Maintain a Healthy Weight
Diet isn't the only lifestyle change that can help you get heart-healthy. Excess weight puts extra strain on all parts of your body, including your heart.
"Being overweight can increase your risk for heart disease, diabetes, as well as other diseases," says Karmally, RD. "The first line of defense, and one of the best things you can do for your heart, is to get your weight within normal limits."
Your body mass index (BMI) is a good barometer of whether you're overweight or obese, but your waist-to-hip ratio may be better for evaluating your heart-disease risk, according to a recent study published in the journal Lancet. If you carry excess weight in your midsection, the risks are greater than if the extra pounds settle on your hips.

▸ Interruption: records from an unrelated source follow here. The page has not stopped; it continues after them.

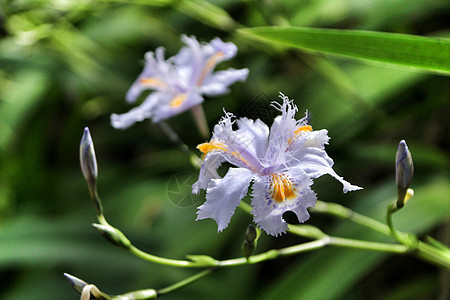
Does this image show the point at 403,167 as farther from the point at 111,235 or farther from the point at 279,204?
the point at 111,235

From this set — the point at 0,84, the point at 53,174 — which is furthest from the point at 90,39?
the point at 53,174

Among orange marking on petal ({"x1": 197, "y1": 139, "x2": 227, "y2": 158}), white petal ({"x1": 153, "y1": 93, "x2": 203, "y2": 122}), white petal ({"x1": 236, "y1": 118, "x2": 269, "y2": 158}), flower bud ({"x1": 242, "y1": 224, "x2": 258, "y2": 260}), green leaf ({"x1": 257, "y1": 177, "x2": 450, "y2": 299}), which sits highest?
white petal ({"x1": 236, "y1": 118, "x2": 269, "y2": 158})

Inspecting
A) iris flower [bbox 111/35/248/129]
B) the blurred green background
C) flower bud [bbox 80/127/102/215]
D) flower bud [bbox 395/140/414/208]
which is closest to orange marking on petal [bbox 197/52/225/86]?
iris flower [bbox 111/35/248/129]

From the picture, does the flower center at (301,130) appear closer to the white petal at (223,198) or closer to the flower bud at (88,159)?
the white petal at (223,198)

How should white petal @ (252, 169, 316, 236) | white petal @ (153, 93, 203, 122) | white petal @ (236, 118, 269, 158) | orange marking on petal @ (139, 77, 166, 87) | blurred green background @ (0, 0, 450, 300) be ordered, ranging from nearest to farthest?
white petal @ (252, 169, 316, 236) → white petal @ (236, 118, 269, 158) → white petal @ (153, 93, 203, 122) → orange marking on petal @ (139, 77, 166, 87) → blurred green background @ (0, 0, 450, 300)

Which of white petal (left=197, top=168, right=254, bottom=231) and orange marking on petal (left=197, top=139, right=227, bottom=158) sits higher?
orange marking on petal (left=197, top=139, right=227, bottom=158)

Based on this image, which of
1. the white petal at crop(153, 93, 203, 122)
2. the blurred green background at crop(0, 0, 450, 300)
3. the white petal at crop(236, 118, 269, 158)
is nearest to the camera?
the white petal at crop(236, 118, 269, 158)

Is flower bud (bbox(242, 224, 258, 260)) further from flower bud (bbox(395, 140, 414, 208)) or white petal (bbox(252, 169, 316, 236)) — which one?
flower bud (bbox(395, 140, 414, 208))

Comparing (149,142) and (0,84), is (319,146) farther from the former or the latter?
(0,84)
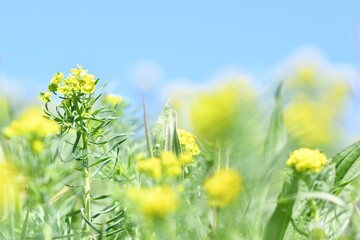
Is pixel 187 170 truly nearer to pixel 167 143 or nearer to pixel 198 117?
pixel 167 143

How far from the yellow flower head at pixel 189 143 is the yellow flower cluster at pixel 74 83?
0.17m

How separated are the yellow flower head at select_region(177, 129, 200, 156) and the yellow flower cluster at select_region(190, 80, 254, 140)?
0.77ft

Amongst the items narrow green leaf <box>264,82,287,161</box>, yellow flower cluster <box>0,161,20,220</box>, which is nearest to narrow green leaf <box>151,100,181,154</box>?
narrow green leaf <box>264,82,287,161</box>

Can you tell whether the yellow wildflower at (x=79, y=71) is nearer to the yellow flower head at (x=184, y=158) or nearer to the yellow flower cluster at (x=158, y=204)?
the yellow flower head at (x=184, y=158)

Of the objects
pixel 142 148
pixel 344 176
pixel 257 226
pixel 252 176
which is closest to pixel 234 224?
pixel 252 176

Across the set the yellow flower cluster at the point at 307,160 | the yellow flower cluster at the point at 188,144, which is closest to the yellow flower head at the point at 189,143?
the yellow flower cluster at the point at 188,144

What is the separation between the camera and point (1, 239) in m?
0.82

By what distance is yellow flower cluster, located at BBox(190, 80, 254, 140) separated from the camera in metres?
0.60

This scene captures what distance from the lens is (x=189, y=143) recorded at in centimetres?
93

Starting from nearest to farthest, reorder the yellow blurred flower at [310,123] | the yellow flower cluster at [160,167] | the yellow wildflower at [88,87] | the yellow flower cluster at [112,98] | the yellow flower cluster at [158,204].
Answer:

The good news is that losing as little as 5%-10% of your body weight can reduce your risk of heart disease, by lowering your cholesterol levels and blood pressure and improving blood sugar and insulin sensitivity. You don't need to get to your goal weight to improve your health.
The Exercise Equation
Along with a healthy diet, a lifestyle that includes regular physical activity is key to heart health, says Winston Price, MD. Price advises his patients to strap on pedometers and try to incorporate extra steps into their daily routines.
"The combination of a heart-healthy diet -- a Mediterranean-style one that is rich in fiber, fruits, vegetables, and low- or nonfat diary -- and a commitment to exercise can have a huge impact on the development of heart disease," he says.

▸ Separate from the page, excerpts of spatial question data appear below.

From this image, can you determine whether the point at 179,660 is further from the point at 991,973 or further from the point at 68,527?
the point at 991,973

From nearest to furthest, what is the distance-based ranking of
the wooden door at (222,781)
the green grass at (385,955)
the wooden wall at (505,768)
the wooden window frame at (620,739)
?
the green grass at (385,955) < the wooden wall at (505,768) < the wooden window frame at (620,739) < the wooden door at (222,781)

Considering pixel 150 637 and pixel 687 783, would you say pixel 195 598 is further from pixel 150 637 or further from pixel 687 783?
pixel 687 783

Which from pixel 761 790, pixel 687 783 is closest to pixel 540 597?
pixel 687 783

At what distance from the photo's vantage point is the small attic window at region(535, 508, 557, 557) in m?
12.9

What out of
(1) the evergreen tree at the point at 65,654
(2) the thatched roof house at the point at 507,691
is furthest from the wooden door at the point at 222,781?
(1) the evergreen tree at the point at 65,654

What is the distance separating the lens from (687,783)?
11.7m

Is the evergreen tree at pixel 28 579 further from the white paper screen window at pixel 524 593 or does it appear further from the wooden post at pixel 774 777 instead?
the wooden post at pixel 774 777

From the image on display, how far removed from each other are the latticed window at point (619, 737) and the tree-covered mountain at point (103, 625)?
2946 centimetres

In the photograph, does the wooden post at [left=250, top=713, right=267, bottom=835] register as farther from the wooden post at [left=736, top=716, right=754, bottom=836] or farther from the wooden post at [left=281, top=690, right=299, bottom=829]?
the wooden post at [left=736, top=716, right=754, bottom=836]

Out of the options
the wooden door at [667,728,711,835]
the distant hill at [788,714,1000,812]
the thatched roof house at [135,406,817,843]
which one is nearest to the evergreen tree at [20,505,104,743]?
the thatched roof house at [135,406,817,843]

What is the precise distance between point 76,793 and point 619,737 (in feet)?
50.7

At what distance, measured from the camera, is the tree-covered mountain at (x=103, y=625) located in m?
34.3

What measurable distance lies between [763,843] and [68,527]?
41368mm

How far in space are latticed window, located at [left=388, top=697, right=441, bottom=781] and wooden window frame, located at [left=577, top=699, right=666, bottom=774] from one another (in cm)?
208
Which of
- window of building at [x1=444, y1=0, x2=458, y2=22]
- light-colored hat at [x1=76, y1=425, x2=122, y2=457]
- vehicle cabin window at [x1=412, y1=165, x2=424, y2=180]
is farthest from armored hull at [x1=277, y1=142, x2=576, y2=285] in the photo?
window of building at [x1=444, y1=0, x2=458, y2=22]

Regular physical activity not only burns calories and strengthens your cardiovascular system, but can also raise your HDL "good" cholesterol levels. You can get this heart benefit from brisk walking, jogging, cycling, swimming laps, or other aerobic exercise. Doing the equivalent of 3 miles, four times a week, will provide the greatest benefit.

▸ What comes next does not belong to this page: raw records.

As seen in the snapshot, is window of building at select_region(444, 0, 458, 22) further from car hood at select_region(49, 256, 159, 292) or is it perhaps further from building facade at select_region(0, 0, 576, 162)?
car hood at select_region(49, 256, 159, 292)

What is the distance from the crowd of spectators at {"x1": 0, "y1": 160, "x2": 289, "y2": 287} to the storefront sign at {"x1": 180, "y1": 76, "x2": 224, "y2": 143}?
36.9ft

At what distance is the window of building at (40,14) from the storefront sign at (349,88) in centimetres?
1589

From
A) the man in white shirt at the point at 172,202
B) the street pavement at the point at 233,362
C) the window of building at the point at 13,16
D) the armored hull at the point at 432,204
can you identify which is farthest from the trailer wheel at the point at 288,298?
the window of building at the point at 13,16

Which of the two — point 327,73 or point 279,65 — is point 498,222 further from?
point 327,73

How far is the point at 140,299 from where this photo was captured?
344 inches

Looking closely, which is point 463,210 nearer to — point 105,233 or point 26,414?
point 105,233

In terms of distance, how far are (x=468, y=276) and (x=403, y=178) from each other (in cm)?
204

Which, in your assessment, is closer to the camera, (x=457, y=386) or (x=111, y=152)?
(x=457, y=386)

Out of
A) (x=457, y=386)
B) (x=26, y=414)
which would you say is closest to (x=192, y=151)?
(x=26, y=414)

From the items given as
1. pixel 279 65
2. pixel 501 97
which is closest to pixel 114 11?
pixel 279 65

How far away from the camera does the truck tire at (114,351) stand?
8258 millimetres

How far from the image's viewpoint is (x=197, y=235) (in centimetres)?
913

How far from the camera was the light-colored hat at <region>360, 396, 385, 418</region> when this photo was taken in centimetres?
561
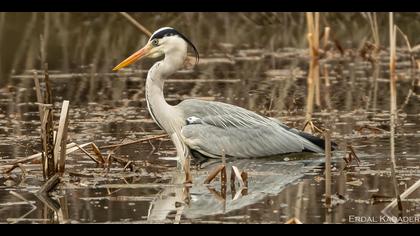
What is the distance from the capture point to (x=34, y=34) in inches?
784

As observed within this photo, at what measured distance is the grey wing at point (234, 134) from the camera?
1020 cm

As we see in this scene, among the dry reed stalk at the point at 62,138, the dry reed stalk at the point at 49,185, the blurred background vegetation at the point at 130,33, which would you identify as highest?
the blurred background vegetation at the point at 130,33

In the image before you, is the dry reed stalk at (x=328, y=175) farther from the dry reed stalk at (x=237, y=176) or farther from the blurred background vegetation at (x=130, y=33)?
the blurred background vegetation at (x=130, y=33)

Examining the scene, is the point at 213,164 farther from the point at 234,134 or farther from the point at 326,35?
the point at 326,35

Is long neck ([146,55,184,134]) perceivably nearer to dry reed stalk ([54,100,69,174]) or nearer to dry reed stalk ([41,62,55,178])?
dry reed stalk ([54,100,69,174])

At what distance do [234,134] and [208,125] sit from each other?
0.29 m

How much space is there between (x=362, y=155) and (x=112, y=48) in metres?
9.34

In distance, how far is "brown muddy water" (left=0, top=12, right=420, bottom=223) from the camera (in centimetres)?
766

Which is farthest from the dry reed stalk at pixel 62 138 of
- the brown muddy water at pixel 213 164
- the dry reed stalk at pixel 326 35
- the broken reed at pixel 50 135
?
the dry reed stalk at pixel 326 35

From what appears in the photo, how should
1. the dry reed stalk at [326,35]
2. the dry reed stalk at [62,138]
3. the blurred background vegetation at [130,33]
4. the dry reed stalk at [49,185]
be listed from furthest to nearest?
the blurred background vegetation at [130,33]
the dry reed stalk at [326,35]
the dry reed stalk at [62,138]
the dry reed stalk at [49,185]

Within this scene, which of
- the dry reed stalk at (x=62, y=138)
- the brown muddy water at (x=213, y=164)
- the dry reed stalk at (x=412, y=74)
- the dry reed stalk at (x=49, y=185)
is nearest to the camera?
the brown muddy water at (x=213, y=164)

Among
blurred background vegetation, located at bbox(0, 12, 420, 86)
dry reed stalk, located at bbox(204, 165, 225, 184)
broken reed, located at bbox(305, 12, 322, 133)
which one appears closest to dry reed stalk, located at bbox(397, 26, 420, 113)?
broken reed, located at bbox(305, 12, 322, 133)

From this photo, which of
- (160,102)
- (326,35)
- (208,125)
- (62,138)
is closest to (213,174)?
(62,138)

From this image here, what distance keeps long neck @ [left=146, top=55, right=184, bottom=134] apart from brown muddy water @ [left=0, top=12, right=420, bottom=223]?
1.06 feet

Two recent studies in the journal Archives of Internal Medicine suggest that walking a half hour a day can add three years to your life and improve your heart health.
See Your Doctor
It's important to keep in mind that, even with a heart-healthy diet and other lifestyle improvements, some people will still need medication. Talk with your doctor and see if you could reduce or eliminate your medications by adopting a heart-healthy lifestyle.
SOURCES:BMJ, Aug. 17, 2005. Lancet, Nov. 5, 2005. Archives of Internal Medicine, Nov. 14, 2005. Wahida Karmally, DrPH, RD, associate research scientist, Columbia University. Winston Price, MD, FAAP, immediate past president, National Medical Association.